--- TEXTO DE LECTURA ---
El derecho de rebelión

La figura del derecho de rebelión es reconocida en la literatura jurídica. Algún atrabiliario columnista ha intentado tomar este camino para celebrar la reciente justificación del discurso de Chávez Frías el día de su proclamación. En la extensa obra de Santo Tomás de Aquino, por ejemplo, se encuentra una escolástica discusión del empleo de métodos violentos en la acción política.

Uno de los documentos en el que se encuentra más claramente expresado el derecho de rebelión es la Declaración de Derechos de Virginia (12 de junio de 1776). En este texto se estipula que, cuando un gobierno sea inadecuado o contrario a los propósitos para los que ha sido establecido «una mayoría de la comunidad tiene un derecho indudable, inalienable e inanulable de reformarlo, alterarlo o abolirlo, en tal forma que se juzgue más conducente al bienestar público».

En esa redacción se encuentra la clave para entender el abuso de Chávez Frías y los restantes conjurados de 1992. El sujeto del derecho de rebelión es una mayoría de la comunidad. Los conjurados del 4 de febrero, que por propia admisión de Chávez Frías estaban juramentados como conspiradores desde hace dieciséis años, no son, claramente, una mayoría de la comunidad. Después de la triste fecha escribí: «… ni necesitamos ni queremos otro intento militar para resolver esta crisis. La soberanía no reside en los generales, no reside en Fedecámaras, en la CTV, en las universidades, en la Causa R, en la iglesia católica, en las otras iglesias todas reunidas, en las asociaciones de vecinos. La soberanía reside en el pueblo. En el pueblo todo. Ningún segmento, por más lúcido, capacitado o bien intencionado que pueda ser, tiene derecho a suplantar al cuerpo social en su conjunto».

--- EXTRACTO DE DATOS ---
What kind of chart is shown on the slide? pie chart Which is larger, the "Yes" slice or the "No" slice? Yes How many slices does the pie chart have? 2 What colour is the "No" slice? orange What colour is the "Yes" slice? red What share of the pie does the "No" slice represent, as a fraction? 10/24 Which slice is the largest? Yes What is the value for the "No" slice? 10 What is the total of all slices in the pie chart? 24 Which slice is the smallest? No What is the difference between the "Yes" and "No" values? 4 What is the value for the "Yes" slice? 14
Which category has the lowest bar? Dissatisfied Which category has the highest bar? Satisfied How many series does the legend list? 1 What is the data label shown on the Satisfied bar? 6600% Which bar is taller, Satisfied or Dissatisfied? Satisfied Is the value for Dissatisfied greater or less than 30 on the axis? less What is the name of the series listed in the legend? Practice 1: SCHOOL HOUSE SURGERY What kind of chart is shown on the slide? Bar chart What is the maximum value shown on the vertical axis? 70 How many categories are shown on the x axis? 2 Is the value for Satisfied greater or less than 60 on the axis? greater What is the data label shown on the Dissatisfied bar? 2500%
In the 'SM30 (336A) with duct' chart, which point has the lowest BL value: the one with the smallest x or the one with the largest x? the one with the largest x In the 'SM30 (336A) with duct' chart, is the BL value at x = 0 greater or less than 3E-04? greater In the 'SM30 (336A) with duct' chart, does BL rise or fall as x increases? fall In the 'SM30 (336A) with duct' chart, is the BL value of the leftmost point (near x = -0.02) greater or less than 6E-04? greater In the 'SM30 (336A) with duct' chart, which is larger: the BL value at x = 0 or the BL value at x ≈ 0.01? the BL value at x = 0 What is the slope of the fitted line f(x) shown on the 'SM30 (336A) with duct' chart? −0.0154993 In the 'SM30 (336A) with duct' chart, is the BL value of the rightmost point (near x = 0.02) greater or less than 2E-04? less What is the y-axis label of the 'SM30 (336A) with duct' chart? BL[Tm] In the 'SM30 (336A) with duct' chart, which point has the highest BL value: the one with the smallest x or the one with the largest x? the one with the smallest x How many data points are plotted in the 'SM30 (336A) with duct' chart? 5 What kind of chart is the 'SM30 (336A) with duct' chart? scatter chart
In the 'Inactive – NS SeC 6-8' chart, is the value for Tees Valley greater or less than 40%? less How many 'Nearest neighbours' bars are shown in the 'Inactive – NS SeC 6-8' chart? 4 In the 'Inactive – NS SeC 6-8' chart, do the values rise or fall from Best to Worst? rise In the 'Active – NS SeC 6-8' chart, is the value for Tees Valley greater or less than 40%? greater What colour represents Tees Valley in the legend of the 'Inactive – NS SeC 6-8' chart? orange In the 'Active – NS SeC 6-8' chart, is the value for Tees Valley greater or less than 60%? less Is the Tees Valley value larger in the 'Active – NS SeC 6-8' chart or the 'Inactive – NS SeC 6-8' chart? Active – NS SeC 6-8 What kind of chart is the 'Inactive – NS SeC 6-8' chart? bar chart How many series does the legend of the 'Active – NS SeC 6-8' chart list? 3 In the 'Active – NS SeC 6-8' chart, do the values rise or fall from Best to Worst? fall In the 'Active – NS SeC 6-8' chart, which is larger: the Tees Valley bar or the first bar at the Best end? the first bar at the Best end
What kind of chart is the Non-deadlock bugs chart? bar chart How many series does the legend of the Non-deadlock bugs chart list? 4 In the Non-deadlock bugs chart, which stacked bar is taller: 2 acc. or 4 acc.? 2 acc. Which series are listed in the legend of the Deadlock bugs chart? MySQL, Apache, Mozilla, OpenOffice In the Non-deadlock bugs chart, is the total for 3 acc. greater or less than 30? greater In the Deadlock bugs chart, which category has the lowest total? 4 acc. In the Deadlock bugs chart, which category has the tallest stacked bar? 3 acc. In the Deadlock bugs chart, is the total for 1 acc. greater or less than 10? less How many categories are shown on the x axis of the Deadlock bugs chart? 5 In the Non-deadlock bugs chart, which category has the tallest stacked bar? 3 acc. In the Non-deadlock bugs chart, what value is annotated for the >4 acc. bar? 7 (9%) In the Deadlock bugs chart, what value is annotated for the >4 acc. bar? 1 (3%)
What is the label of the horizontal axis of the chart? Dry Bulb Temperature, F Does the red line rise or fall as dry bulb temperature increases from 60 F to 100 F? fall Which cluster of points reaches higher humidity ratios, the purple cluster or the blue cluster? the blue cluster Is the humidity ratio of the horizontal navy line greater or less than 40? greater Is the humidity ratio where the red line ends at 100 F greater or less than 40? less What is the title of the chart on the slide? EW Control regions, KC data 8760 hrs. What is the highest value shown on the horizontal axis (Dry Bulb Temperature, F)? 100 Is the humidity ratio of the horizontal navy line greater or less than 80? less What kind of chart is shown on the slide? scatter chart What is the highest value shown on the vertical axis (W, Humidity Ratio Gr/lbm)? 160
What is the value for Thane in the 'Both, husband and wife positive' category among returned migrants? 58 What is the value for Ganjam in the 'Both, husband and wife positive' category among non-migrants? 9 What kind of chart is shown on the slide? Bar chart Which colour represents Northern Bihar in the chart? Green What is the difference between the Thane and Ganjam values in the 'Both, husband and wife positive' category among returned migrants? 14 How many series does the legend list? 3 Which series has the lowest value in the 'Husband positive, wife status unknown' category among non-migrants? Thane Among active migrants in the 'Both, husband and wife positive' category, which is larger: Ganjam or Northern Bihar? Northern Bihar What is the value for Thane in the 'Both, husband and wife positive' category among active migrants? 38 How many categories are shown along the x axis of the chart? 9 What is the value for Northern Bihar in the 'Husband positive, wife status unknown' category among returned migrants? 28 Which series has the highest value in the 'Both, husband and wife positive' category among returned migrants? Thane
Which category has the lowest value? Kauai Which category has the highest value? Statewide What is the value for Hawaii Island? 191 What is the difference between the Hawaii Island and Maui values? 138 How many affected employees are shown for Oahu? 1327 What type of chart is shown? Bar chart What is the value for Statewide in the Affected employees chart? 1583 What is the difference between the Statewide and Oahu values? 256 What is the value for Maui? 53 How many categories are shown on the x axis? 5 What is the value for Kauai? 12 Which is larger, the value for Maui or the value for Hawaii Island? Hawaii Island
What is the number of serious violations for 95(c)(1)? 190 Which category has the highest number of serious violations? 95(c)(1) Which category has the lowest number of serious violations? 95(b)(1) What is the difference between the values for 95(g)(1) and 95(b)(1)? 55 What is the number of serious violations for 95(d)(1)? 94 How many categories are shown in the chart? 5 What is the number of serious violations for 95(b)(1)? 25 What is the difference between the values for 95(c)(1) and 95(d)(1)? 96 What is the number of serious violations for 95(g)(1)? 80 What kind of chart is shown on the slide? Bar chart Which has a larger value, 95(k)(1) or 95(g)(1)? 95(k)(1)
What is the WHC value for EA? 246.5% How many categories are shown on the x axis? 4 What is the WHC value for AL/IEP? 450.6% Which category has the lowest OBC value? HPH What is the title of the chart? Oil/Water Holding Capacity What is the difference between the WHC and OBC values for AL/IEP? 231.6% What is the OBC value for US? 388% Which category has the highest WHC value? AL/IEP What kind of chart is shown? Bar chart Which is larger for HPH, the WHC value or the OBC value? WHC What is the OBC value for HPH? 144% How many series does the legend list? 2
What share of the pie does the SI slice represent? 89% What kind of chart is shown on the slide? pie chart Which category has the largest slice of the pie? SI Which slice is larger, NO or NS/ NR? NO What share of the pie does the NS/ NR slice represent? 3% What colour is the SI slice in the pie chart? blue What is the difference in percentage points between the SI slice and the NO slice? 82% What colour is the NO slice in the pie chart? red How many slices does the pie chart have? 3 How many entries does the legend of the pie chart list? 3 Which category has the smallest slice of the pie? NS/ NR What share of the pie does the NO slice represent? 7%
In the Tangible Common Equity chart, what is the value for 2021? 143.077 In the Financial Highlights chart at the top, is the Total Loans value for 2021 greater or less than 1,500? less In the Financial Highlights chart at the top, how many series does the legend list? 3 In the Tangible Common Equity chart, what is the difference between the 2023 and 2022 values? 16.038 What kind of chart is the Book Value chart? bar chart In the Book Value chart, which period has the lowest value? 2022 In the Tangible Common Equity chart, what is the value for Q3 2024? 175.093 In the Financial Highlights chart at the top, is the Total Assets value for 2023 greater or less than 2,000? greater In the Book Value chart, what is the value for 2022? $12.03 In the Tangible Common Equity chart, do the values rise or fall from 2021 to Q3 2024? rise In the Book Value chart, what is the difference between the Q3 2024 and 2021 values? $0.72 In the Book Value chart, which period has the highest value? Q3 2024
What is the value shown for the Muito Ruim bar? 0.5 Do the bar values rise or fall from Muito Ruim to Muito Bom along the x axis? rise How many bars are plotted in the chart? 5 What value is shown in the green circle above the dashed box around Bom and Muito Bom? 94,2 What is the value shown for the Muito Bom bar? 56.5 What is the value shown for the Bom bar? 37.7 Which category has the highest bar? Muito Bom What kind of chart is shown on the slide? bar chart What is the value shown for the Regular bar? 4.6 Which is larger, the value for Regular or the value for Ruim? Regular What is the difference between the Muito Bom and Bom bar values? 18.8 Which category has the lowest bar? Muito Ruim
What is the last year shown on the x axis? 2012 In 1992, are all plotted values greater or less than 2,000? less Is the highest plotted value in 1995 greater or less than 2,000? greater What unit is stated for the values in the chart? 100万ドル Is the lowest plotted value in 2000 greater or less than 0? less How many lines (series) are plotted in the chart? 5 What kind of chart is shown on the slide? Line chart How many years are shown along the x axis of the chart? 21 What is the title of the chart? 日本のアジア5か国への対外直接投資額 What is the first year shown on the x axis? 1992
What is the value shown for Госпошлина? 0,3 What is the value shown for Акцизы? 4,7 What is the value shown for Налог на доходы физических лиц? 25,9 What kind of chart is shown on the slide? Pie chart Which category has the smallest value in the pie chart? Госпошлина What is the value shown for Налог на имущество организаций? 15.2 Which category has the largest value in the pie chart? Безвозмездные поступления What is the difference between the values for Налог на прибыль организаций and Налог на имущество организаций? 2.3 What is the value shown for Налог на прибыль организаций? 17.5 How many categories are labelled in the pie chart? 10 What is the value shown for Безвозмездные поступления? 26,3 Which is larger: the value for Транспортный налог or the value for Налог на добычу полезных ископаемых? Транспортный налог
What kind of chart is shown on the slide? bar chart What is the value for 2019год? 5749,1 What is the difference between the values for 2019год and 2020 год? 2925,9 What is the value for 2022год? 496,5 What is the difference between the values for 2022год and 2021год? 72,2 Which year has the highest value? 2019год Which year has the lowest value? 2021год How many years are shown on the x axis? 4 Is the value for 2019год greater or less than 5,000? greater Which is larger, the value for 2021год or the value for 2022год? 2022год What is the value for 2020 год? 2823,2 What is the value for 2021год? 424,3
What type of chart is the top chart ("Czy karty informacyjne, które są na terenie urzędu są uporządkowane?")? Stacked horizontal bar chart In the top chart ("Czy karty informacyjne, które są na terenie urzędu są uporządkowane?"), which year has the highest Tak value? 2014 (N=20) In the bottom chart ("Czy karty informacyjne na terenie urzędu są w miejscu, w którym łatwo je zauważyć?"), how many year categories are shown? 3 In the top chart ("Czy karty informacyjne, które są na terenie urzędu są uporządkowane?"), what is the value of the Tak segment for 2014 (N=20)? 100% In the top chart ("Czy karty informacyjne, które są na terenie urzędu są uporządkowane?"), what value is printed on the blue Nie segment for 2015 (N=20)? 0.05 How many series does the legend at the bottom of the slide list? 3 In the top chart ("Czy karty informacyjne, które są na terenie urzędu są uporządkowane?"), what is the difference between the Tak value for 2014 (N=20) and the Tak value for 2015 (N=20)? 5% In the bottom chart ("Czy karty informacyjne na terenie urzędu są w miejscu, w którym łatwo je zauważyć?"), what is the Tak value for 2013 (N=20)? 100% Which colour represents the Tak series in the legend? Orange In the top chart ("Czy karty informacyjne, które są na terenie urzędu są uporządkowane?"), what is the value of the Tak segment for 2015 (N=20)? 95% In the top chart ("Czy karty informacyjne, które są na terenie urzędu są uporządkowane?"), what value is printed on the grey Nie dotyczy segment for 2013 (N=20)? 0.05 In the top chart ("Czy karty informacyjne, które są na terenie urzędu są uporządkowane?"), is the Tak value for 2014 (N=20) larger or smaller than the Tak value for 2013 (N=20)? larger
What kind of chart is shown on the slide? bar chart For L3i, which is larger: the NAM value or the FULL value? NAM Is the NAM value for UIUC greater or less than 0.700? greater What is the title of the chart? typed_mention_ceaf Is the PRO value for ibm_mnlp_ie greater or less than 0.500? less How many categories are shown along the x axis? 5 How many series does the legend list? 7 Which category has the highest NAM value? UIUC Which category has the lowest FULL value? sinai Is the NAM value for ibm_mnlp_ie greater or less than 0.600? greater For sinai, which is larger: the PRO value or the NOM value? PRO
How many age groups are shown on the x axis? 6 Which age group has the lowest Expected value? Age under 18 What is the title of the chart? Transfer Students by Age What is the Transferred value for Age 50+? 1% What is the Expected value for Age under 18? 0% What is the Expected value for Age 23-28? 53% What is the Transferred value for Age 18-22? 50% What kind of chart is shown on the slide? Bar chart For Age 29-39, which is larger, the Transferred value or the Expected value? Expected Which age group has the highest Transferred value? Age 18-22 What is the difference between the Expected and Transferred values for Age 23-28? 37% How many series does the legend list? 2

--- CONSIGNA DE TRABAJO ---
¿Puedes retomar el texto sobre el derecho de rebelión y continuarlo a partir de su última oración?

--- ESPACIO DE RESPUESTA ---
Ningún cirujano tiene derecho a intervenir a un paciente sin su consentimiento. En la única circunstancia de un herido grave que se halle inconsciente, y que requiere una operación para salvarle, podrá un cirujano abrir su cuerpo justificadamente. Venezuela no se hallaba inconsciente del problema de Pérez a comienzos de 1992. Por lo contrario, como he explicado, cada vez había más consciencia en torno al tema, a pesar de lo cual los venezolanos expresábamos reiterada y tercamente, en cada sondeo de opinión levantado por esas fechas, que no queríamos intervenciones armadas.

No fue pues que solamente Chávez Frías y sus socios conspiradores abusaron de un pueblo desprevenido: por encima de eso actuaron en flagrante contravención de expresos deseos de la mayoría de la comunidad.

La única legitimación

Hugo Chávez Frías es ahora el legítimo Presidente Electo. Lo es no porque se hubiese alzado en 1992, sino porque obtuvo una mayoría de votos en las recientes elecciones presidenciales. El pueblo que lo eligió no salió a defender su acción durante el 4 de febrero –como tampoco, es cierto, salió a defender a Pérez, que fue lo que Caldera destacó en su famoso discurso de la tarde de ese día. No salió a defender al segundo tomo de la conjura el 27 de noviembre, ni siquiera cuando fue convocado explícitamente para eso por el inolvidable y corpulento señor de la camisa rosada.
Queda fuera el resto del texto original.